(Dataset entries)
[Start of section]

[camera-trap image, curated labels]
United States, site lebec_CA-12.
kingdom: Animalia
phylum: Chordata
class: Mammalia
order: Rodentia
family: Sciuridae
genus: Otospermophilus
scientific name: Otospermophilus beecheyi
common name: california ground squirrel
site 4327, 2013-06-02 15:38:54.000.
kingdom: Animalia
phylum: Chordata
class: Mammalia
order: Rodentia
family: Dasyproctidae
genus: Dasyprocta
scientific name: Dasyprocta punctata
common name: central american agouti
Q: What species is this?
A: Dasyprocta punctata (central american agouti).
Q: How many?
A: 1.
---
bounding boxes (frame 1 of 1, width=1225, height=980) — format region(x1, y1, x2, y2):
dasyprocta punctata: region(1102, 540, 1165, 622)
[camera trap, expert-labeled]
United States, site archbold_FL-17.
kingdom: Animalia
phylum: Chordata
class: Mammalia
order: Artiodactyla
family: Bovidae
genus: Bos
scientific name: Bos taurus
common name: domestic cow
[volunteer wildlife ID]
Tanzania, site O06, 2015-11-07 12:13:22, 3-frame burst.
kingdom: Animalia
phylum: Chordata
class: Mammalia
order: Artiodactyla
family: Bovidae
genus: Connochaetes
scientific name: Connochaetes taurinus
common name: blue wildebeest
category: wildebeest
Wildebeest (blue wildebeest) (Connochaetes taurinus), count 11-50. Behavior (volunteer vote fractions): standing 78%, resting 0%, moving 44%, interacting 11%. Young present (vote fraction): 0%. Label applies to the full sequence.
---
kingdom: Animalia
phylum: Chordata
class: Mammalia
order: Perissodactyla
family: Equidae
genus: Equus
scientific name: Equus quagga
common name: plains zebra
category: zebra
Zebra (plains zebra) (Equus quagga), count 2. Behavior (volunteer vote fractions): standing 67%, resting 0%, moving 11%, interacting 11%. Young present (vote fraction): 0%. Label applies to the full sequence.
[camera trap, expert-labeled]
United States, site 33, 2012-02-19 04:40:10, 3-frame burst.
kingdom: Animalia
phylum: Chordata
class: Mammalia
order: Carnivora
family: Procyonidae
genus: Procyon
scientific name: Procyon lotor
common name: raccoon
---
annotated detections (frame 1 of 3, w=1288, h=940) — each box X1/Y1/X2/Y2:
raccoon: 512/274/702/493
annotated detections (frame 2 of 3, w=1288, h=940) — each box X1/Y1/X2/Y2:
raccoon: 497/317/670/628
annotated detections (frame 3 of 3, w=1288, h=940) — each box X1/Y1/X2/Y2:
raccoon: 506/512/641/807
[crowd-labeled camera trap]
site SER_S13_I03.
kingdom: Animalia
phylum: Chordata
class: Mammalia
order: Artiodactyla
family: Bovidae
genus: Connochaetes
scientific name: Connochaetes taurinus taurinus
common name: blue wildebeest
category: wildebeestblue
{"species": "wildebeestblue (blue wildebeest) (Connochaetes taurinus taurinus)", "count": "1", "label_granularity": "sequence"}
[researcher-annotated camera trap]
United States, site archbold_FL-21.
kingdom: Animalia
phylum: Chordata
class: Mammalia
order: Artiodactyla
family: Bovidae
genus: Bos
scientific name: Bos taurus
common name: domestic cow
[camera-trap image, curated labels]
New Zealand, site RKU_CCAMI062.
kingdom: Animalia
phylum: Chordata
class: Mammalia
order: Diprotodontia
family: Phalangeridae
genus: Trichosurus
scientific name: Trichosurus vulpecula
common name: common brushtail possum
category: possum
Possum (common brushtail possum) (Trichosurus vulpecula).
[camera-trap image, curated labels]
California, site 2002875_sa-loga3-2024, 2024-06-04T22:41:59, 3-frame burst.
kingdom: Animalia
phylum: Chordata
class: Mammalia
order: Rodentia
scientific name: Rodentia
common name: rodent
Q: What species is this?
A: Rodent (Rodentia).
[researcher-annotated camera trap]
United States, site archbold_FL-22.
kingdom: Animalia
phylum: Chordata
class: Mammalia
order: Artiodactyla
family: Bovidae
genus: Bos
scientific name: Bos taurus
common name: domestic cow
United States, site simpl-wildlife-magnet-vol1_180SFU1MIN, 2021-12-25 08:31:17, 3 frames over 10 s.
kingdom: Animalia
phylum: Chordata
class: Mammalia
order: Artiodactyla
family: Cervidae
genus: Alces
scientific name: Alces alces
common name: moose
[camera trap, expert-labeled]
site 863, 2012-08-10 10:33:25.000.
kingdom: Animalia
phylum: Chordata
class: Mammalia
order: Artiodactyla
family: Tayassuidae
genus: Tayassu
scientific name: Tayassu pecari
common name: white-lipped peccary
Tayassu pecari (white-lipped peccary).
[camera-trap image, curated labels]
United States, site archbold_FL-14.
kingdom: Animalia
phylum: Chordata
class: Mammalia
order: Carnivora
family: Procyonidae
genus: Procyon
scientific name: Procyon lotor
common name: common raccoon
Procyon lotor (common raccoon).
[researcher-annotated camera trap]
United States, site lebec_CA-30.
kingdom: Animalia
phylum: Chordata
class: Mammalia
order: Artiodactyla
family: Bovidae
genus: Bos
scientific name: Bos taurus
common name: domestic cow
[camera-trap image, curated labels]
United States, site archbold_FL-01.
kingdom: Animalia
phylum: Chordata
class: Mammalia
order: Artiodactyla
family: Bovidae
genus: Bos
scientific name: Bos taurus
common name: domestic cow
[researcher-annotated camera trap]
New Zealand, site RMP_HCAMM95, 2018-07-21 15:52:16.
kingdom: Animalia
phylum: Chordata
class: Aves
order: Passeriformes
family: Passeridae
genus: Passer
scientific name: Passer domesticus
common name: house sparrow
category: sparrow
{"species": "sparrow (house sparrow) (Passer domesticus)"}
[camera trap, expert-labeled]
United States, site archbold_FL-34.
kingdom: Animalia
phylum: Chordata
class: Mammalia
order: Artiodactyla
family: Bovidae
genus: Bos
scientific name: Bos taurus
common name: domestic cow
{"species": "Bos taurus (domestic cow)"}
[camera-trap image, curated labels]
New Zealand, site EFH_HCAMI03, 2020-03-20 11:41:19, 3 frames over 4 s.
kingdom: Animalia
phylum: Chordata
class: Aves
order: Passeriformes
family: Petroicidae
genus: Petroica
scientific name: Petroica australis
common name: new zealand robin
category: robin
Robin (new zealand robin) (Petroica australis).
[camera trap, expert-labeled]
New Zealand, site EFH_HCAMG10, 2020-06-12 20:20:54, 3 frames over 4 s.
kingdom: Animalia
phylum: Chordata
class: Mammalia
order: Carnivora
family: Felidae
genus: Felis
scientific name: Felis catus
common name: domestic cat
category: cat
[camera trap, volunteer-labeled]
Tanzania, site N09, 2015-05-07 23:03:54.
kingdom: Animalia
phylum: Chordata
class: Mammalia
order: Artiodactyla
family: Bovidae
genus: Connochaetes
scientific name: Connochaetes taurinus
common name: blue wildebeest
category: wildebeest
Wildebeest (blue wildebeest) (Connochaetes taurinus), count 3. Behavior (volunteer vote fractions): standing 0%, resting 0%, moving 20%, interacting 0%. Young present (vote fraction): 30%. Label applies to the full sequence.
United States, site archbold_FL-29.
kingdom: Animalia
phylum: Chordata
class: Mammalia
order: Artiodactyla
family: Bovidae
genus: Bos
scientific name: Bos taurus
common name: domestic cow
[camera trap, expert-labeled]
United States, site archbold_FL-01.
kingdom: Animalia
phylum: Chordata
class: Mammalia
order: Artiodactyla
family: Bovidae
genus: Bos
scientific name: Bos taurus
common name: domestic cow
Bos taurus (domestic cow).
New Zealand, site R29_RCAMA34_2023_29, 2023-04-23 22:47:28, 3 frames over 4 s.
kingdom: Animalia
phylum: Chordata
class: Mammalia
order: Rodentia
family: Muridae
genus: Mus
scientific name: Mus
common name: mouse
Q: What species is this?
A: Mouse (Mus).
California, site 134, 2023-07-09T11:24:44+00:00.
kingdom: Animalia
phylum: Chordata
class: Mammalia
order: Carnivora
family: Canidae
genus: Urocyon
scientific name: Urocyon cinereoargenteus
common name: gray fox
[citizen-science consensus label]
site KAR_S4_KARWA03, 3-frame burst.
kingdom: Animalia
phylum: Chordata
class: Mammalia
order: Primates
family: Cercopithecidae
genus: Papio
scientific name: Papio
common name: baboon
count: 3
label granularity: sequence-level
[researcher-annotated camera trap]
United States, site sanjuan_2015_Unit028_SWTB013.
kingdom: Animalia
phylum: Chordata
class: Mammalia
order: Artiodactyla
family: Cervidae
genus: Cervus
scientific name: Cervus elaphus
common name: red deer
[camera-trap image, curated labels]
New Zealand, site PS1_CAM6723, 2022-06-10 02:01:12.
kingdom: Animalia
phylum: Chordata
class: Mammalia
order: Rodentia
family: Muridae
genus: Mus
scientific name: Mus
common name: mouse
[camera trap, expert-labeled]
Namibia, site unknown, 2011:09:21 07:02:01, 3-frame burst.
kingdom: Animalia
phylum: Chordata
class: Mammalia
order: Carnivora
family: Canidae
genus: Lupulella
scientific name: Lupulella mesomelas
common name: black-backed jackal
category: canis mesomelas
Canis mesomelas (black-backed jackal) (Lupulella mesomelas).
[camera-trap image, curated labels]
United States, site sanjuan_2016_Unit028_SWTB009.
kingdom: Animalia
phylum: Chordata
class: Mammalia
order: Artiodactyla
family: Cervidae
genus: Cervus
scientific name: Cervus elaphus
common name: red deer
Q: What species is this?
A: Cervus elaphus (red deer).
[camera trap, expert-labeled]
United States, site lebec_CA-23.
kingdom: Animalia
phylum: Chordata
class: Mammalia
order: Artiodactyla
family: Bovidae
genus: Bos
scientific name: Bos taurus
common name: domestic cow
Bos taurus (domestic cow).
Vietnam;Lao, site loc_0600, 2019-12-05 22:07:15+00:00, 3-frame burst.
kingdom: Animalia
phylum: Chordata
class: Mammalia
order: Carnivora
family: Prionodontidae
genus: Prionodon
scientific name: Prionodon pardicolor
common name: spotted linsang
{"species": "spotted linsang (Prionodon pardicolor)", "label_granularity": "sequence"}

[End of section]

TASK TO CARRY OUT: Find "Q: How many?" in the entries above and copy that whole line exactly, then each line after it through the line that contains "[crowd-labeled camera trap]".

EXERCISE SOLUTION:
Q: How many?
A: 1.
---
bounding boxes (frame 1 of 1, width=1225, height=980) — format region(x1, y1, x2, y2):
dasyprocta punctata: region(1102, 540, 1165, 622)
[camera trap, expert-labeled]
United States, site archbold_FL-17.
kingdom: Animalia
phylum: Chordata
class: Mammalia
order: Artiodactyla
family: Bovidae
genus: Bos
scientific name: Bos taurus
common name: domestic cow
[volunteer wildlife ID]
Tanzania, site O06, 2015-11-07 12:13:22, 3-frame burst.
kingdom: Animalia
phylum: Chordata
class: Mammalia
order: Artiodactyla
family: Bovidae
genus: Connochaetes
scientific name: Connochaetes taurinus
common name: blue wildebeest
category: wildebeest
Wildebeest (blue wildebeest) (Connochaetes taurinus), count 11-50. Behavior (volunteer vote fractions): standing 78%, resting 0%, moving 44%, interacting 11%. Young present (vote fraction): 0%. Label applies to the full sequence.
---
kingdom: Animalia
phylum: Chordata
class: Mammalia
order: Perissodactyla
family: Equidae
genus: Equus
scientific name: Equus quagga
common name: plains zebra
category: zebra
Zebra (plains zebra) (Equus quagga), count 2. Behavior (volunteer vote fractions): standing 67%, resting 0%, moving 11%, interacting 11%. Young present (vote fraction): 0%. Label applies to the full sequence.
[camera trap, expert-labeled]
United States, site 33, 2012-02-19 04:40:10, 3-frame burst.
kingdom: Animalia
phylum: Chordata
class: Mammalia
order: Carnivora
family: Procyonidae
genus: Procyon
scientific name: Procyon lotor
common name: raccoon
---
annotated detections (frame 1 of 3, w=1288, h=940) — each box X1/Y1/X2/Y2:
raccoon: 512/274/702/493
annotated detections (frame 2 of 3, w=1288, h=940) — each box X1/Y1/X2/Y2:
raccoon: 497/317/670/628
annotated detections (frame 3 of 3, w=1288, h=940) — each box X1/Y1/X2/Y2:
raccoon: 506/512/641/807
[crowd-labeled camera trap]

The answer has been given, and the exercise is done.